Otherwise, when the I/O request has been responded, the running average latency time in the look-up table for the thread.resource combination is updated by the latency management device based on the new response time, as shown in block 37. Since the new response time can be shorter or longer than the average latency time previously indicated, the average latency time will be adjusted accordingly.
With the present invention, several system tasks can potentially be shifted to a hardware core. For example, in an inter-process communication (hardware semaphore), a register can be provided with bits that can be independently, atomically written and read for use as a mutual exclusion lock.
Resources can be allocated more efficiently to avoid bottlenecks or deadlocks. If one processor is busy with an application, a thread can be allocated to another processor that is idle. Slower peripherals can be set with a lower priority so that their interrupts and I/O requests will be put on hold until a processor is available to accept transactions.
As has been described, the present invention provides an improved method and apparatus for servicing multiple threads within a multi-processor system. The present invention provides a hardware device that keeps an I/O latency running average for each thread accessing each peripheral device. Rather than putting the thread to sleep for an arbitrary amount of time, the operating system reads an entry from a look-up table for a more accurate prediction based on the history of the I/O response time. The present invention is particularly beneficial to large data processing system having peripherals with long and regular latency or frequent interrupts.
An example of a peripheral that requires a large latency and can potentially be benefited from the present invention is an universal serial bus (USB) mouse. Once an I/O request has been made, the response will return after the USB mouse has returned to a normal power state, read the data, wait for available slot in the latency management device window, and send the data.

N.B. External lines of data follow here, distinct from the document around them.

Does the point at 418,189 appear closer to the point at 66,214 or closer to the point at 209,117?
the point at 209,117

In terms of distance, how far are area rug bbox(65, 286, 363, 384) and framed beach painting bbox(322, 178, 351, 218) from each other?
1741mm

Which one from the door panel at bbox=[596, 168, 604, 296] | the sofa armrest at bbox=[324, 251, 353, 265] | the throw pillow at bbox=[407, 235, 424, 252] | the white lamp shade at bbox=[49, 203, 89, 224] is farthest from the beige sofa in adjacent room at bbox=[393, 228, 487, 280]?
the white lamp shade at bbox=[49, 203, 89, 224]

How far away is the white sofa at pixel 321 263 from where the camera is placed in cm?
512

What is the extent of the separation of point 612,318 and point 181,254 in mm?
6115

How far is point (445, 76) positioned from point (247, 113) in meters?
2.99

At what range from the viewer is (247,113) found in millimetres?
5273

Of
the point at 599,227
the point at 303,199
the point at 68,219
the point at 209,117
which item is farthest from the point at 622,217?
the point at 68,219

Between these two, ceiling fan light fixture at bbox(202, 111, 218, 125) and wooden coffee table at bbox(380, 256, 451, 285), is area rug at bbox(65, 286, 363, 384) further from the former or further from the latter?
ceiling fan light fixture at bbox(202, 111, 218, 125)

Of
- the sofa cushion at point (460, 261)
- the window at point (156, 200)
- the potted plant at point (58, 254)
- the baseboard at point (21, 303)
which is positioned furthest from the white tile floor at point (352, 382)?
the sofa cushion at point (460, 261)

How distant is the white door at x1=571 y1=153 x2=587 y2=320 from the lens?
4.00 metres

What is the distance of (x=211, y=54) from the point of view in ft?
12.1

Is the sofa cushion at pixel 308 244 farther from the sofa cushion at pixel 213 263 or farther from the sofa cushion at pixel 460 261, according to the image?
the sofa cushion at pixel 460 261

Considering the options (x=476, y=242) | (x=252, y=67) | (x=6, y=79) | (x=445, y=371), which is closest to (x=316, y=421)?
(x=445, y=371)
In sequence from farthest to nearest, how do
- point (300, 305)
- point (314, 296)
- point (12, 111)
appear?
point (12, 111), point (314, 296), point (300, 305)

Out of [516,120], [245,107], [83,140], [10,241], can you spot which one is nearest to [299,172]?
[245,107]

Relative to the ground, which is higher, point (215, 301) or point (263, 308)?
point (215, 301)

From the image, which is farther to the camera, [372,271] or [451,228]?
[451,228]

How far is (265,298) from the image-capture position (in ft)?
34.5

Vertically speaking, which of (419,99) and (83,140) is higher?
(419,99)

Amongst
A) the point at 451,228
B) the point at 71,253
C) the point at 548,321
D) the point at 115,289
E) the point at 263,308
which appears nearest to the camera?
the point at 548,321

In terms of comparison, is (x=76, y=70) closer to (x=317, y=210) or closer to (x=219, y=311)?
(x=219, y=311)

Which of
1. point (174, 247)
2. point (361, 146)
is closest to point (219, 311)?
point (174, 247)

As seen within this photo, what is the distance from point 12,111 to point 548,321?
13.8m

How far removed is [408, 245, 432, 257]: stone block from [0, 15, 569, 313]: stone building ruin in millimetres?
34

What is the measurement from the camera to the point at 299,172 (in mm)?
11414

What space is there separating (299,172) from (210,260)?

Such type of data access can be long and regular, and would greatly benefit from the historical latency analysis of the present invention.
It is also important to note that although the present invention has been described in the context of a fully functional computer system, those skilled in the art will appreciate that the mechanisms of the present invention are capable of being distributed as a program product in a variety of forms, and that the present invention applies equally regardless of the particular type of signal bearing media utilized to actually carry out the distribution. Examples of signal bearing media include, without limitation, recordable type media such as floppy disks or CD ROMs and transmission type media such as analog or digital communications links.
While the invention has been particularly shown and described with reference to a preferred embodiment, it will be understood by those skilled in the art that various changes in form and detail may be made therein without departing from the spirit and scope of the invention.